# Yooper Checking In



## Stacykins (Apr 26, 2011)

So I am not technically in the hobby yet, but soon will be! 

I can't wait to finally be able to keep bees! I adore honey bees. Once I finish moving to Escanaba next month, I'll be able to set everything up. I actually already have the hive and all the equipment ordered. In addition, I pre ordered a 3lb bee package of Minnesota Hygienic Bees (with queen of course!) to arrive a week or so after my move date. Everything will be set up for those awesome little social bugs to move in. I've buried myself in books and info. While I don't have a mentor (sad!) I am pretty sure I can get started on the right foot. In addition to them having fruit trees on the property to pollinate, there is plenty of alfalfa, big basswood trees, and I am also planting a few Diervilla lonicera for them, a shrub variety of honeysuckle that is native to Michigan and blooms from spring all through the summer and is a great nectar source for bees, butterflies, and hummingbirds. Originally I was just going to get mason bees. Their real purpose will be pollination of the fruit trees on the property. However, I have the time and money to commit to honey bees. I know I am not allergic to bees, which is a big plus. Actually, throughout my childhood people thought me odd because I could scoop a honey or bumblebee off a flower to take a closer look without getting stung. I have been stung by being silly and stepping on them barefoot when I had no idea they were underfoot, though! 

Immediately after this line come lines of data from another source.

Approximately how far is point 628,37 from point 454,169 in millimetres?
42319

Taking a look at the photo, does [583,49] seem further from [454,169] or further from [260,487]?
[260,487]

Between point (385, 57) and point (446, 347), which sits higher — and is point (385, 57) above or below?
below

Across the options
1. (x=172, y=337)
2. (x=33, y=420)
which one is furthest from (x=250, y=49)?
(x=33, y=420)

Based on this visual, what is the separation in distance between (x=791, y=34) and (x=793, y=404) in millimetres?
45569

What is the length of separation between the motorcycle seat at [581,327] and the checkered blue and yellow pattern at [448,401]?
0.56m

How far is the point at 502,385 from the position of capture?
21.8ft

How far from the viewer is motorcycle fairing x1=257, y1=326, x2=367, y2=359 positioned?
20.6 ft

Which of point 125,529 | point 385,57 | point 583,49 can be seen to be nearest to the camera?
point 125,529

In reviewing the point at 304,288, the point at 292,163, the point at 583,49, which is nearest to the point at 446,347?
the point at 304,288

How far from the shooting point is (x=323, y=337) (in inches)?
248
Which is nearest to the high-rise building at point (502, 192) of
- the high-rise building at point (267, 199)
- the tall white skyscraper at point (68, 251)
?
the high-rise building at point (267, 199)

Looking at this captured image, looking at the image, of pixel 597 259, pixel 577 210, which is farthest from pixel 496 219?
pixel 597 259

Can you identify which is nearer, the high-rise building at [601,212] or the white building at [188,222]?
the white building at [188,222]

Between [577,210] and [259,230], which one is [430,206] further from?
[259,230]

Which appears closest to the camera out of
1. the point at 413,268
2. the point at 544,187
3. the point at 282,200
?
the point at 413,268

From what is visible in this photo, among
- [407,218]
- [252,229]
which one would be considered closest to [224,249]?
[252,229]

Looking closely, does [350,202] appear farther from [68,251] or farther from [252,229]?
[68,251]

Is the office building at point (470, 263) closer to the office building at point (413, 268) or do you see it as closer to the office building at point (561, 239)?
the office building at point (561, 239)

Glad to be here and absorb even more knowledge! I know the bees will teach me a lot, but I hope to learn as much as I can before they get here!


----------



## sevenmmm (Mar 5, 2011)

Wow. you are hooked deep!

I have some property near Cedar River I am planning to set up an apiary. I ice fish on Little Bay often and maybe mine wifey and I would meet you for lunch some winter.

Good Luck!


----------



## AmericasBeekeeper (Jan 24, 2010)

Welcome Stacy!


----------



## Stacykins (Apr 26, 2011)

Thank you for the warm welcome! 

Sevenmmm, the Little Bay de Noc did look like a great place to ice fish when I took a winter stroll in Ludington Park this past winter. Plenty of ice fishing houses out on the ice!


----------



## clintonbemrose (Oct 23, 2001)

Welcome from a use to be Yuper (Llanse MI) Watch out for the bears there you'll need a good bear fence.
Clint


----------



## Stacykins (Apr 26, 2011)

Hadn't even thought of bears, since we have a ton of coyotes on and around the property and I focused on 'yote proofing my chicken coop. Now I'll have to research bear proofing the beehive and chooks.


----------



## Erik the Red (May 27, 2010)

Welcome Stacykins! I always like to see yoopers on any forum I'm on. I went to MTU for <ahem> the better part of a decade, so I'm a little envious that you get to do your beeking up there. Congrats on your newest hobby. Ask questions, because there's a ton of knowledge on here. Couldn't ask for a better crowd.


----------